Gülüştüler. Biraz sonra Alilerin masasında hareketlenme oldu. Kafeteryanın kapısından sarışın 1.70 boylarında oldukça alımlı bir kız girdi ve direk Ali'ye yönelerek selamlaştılar. Ali ise yarı soğuk bir şekilde selamını aldı bu kızın. Ve kız Ali'nin dikkatini kendi üzerine çekmek için elinden geleni yaptı. Ancak gözlerini Zeynep'in masasından almaması onu deli ediyordu. Biraz sonra masadaki diğer arkadaşları kalktı Alinin. Bu kızla başbaşa kaldılar. Bu noktadan sonra da Zeynep gözlerini bu masadan alamaz hale gelmişti.
Pelin Ali'ye dönerek :
- Ali buraya Londra'dan kalkıp tekrar niye geldiğimi merak etmiyor musun?
- Ben merak etmem Pelin bunu hala öğrenemedin mi?
- Peki tamam. Merak etme ama beni bir dinle.
- Seni dinlemek isteseydim o gün dinlerdim. Bunu sen de çok iyi biliyorsun.
- Ya Ali yeter artık gerçekten! Ya tamam ben sana minicik bir yalan söyledim, evet ama mecbur kaldım diyorum. Niye beni dinlemiyorsun. Bu kadar yılımızı çöpe mi atıyorsun bir hamlede şimdi?
- Yalanın bahanesi olmaz. Hele böyle bir yalanın asla seninle daha fazla bu konuyu konuşmak istemiyorum. Şimdi beni rahat bırak.

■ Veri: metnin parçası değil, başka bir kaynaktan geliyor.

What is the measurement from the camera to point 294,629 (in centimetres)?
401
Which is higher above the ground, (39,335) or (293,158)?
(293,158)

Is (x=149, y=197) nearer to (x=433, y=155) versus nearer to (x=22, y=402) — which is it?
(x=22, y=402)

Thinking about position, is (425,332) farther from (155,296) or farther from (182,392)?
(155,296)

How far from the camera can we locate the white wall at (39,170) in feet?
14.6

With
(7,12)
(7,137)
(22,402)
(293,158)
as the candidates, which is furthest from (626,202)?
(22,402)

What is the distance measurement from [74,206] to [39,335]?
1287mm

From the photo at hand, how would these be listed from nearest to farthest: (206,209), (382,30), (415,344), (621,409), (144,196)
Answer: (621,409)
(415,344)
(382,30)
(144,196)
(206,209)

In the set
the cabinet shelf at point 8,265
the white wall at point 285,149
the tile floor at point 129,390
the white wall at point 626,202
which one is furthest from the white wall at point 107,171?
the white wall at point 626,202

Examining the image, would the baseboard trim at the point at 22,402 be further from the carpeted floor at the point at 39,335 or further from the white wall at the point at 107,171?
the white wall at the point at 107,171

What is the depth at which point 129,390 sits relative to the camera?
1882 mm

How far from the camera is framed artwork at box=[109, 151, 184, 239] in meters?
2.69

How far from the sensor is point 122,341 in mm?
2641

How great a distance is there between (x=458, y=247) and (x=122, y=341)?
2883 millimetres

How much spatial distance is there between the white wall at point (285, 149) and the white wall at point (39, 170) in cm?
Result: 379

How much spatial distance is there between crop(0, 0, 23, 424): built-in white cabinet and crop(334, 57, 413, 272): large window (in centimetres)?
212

-Rahat bırak derken.Bir yüzüme bakar mısın Ali benimle konuşurken. Gerçekten bu kadar küçük bir şey için ilişkimizi bitirmek mi istiyorsun?
- Peeliiin! Sana küçük gelen o minik yalanın benim midemi bulandırıyor.

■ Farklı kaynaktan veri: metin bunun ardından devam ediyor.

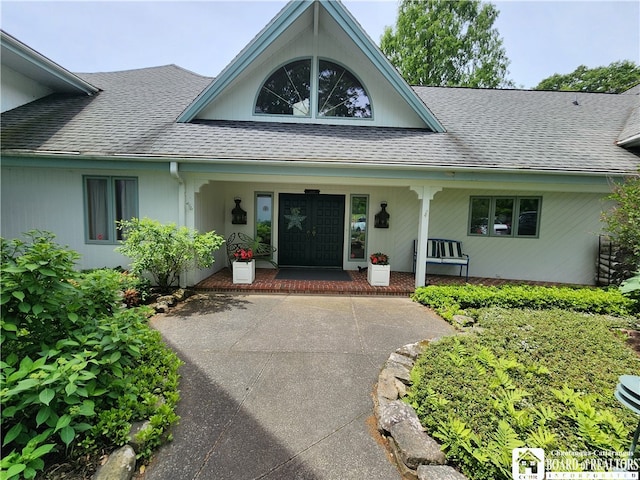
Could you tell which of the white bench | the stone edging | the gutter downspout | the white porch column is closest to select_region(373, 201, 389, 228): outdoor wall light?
the white bench

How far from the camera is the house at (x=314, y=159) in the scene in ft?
20.9

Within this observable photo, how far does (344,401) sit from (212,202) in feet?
20.6

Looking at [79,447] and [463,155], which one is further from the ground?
[463,155]

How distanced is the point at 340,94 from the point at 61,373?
7.49 metres

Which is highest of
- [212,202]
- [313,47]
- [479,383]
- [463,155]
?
[313,47]

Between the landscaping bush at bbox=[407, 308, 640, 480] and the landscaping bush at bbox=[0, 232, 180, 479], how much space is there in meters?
2.44

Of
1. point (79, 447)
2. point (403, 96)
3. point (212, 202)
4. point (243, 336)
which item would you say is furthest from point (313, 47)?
point (79, 447)

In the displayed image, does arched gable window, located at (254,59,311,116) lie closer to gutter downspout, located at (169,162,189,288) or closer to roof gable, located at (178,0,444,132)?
roof gable, located at (178,0,444,132)

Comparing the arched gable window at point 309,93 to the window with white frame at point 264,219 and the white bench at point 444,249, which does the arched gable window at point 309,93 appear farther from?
the white bench at point 444,249

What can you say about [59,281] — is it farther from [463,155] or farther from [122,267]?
[463,155]

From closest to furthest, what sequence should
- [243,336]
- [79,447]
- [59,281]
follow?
[79,447] < [59,281] < [243,336]

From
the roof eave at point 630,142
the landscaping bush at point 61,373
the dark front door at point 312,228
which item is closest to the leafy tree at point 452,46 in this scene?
the roof eave at point 630,142

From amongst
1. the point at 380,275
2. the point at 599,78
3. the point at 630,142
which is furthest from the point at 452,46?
the point at 380,275

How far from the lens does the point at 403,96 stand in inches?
280
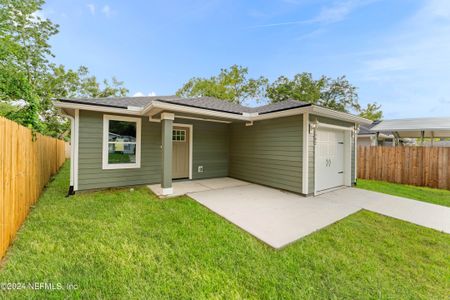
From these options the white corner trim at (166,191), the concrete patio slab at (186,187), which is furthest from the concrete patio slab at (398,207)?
the white corner trim at (166,191)

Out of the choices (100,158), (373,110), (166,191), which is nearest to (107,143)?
(100,158)

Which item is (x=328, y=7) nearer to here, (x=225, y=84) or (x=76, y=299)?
(x=76, y=299)

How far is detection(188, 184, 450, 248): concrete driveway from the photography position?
10.4 feet

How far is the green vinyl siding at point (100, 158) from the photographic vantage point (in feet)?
16.7

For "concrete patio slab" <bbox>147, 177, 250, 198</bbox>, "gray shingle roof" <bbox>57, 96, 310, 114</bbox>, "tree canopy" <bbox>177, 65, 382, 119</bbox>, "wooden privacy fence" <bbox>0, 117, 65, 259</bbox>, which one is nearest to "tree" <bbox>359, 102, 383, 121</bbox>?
"tree canopy" <bbox>177, 65, 382, 119</bbox>

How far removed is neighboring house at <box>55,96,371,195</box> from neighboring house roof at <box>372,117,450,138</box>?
5866 millimetres

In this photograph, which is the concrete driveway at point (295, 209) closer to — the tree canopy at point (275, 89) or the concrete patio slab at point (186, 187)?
the concrete patio slab at point (186, 187)

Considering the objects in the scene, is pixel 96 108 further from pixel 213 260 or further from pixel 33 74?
pixel 33 74

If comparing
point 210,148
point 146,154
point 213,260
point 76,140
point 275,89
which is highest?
point 275,89

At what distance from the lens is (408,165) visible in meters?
7.54

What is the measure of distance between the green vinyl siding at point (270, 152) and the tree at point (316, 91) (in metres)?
13.8

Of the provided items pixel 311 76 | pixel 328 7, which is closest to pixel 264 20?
pixel 328 7

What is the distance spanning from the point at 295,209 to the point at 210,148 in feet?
13.8

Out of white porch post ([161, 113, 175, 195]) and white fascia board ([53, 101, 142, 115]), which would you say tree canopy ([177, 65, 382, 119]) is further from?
white porch post ([161, 113, 175, 195])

- Peki Ali Bey. Öyle olsun. Bu iş burada kalmaz ama bunu bil. Kimsede melek değil bu dünyada. Elbet birileri Saba başka yalanlar da söyleyecek. Bu şekilde herkesi hayatından çıkarabilecek misin merak ediyorum.
-Gerekirse herkesi her türlü yalan için geride bırakırım.
- Bırakamayacaksın Ali. Birgün birine bana şu yaptığın muameleyi yapamayacaksın. Ve ben o zaman sana hayatı zindan edeceğim.
Ali ukalaca başını salladı. Pelin ise bu umursamaz tavır karşısında deli olarak orayı terketti. Ali'yi ise bu sözler deli etmişti hafif mırıldanarak:
- Çıkaracağım. Seni de hayatımdan çıkaracağım Zeynep Hanım çok az kaldı. Dedi.